* begin DOCUMENT PASSAGE *

The technical claim of permissionless infrastructure remains important. Regulators can also focus on what users are led to believe about licensing, local protections, and who stands behind the interface when an app begins to resemble regulated market access.

Possible next signals

Singapore has shown this distinction before. In its 2022 statement after FTX’s collapse, MAS said Binance had not been banned in Singapore, while also pointing to licensing and solicitation concerns.

That precedent involves a different fact pattern, but it shows that MAS can separate a technical or practical access question from a licensing and warning-list question.

For DeFi derivatives, that separation is likely to become more important. A venue can defend self-custody and on-chain settlement while still needing a more mature answer on jurisdictional availability, consumer warnings, front-end design, and regulator engagement.

The signals to watch now are changes in how Hyperliquid and other large on-chain trading venues speak to users in specific markets. Possible responses could include clearer Singapore-facing disclosures, revised terms, access notices, geofencing decisions, or direct regulator-facing structures.

Any of those would show that the pressure point has moved from the chain itself to the user-facing layer around it.

Until then, the MAS alert leaves DeFi with a more uncomfortable message than a formal prohibition would have. Permissionless infrastructure can keep working, while consumer-protection systems can still shape how that infrastructure is presented, understood, and trusted.

* end DOCUMENT PASSAGE *
* begin RECORDS FOR THE TASK *

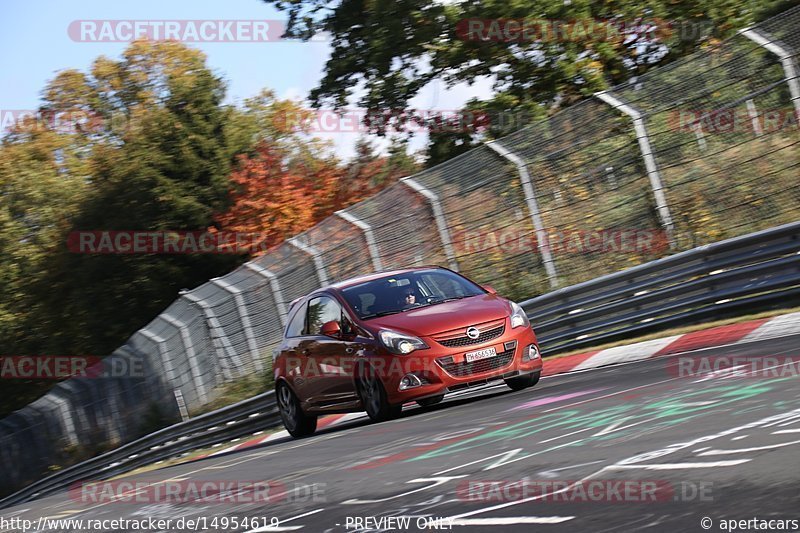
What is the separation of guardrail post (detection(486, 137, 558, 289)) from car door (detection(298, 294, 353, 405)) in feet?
12.4

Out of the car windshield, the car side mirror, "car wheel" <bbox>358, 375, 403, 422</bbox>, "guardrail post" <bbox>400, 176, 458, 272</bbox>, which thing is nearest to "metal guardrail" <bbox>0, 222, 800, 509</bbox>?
the car windshield

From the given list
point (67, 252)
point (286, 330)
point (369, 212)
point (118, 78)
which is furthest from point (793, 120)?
point (118, 78)

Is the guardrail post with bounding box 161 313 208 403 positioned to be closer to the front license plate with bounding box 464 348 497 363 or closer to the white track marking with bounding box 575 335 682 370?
the white track marking with bounding box 575 335 682 370

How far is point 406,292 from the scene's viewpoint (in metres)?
12.9

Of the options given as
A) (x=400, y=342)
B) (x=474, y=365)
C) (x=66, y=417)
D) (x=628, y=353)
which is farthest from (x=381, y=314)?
(x=66, y=417)

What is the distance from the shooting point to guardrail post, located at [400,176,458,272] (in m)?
17.3

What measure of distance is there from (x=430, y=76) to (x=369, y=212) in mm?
11401

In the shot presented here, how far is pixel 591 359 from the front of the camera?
13688 mm

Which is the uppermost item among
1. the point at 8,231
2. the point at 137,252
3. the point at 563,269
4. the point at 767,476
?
the point at 8,231

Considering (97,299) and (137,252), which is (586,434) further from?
(97,299)

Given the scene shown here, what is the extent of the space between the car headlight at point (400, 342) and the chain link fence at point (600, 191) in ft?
15.1

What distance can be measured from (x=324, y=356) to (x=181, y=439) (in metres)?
8.94

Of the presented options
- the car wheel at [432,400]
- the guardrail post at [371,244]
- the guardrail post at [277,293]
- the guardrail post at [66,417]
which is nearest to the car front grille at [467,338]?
the car wheel at [432,400]

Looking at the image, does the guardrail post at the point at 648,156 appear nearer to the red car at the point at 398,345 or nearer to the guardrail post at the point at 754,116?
the guardrail post at the point at 754,116
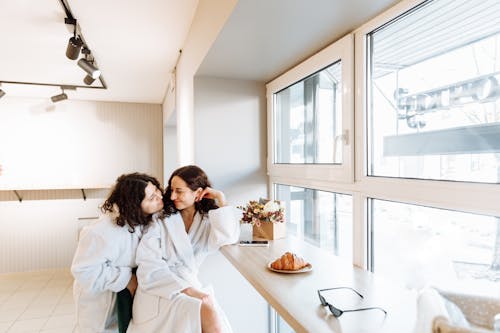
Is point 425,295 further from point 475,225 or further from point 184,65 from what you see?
point 184,65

* end RECORDS FOR THE TASK *

# [PROBLEM SET]
- A) Copy the passage on the MAS alert word for word, starting at "The signals to" and ending at "understood, and trusted.".
- B) How many lines of the records contain the word "options"? Reply with the number alone.
The records are unrelated to the passage on the MAS alert.

# [FINAL RESULTS]
- A)
The signals to watch now are changes in how Hyperliquid and other large on-chain trading venues speak to users in specific markets. Possible responses could include clearer Singapore-facing disclosures, revised terms, access notices, geofencing decisions, or direct regulator-facing structures.

Any of those would show that the pressure point has moved from the chain itself to the user-facing layer around it.

Until then, the MAS alert leaves DeFi with a more uncomfortable message than a formal prohibition would have. Permissionless infrastructure can keep working, while consumer-protection systems can still shape how that infrastructure is presented, understood, and trusted.

- B) 2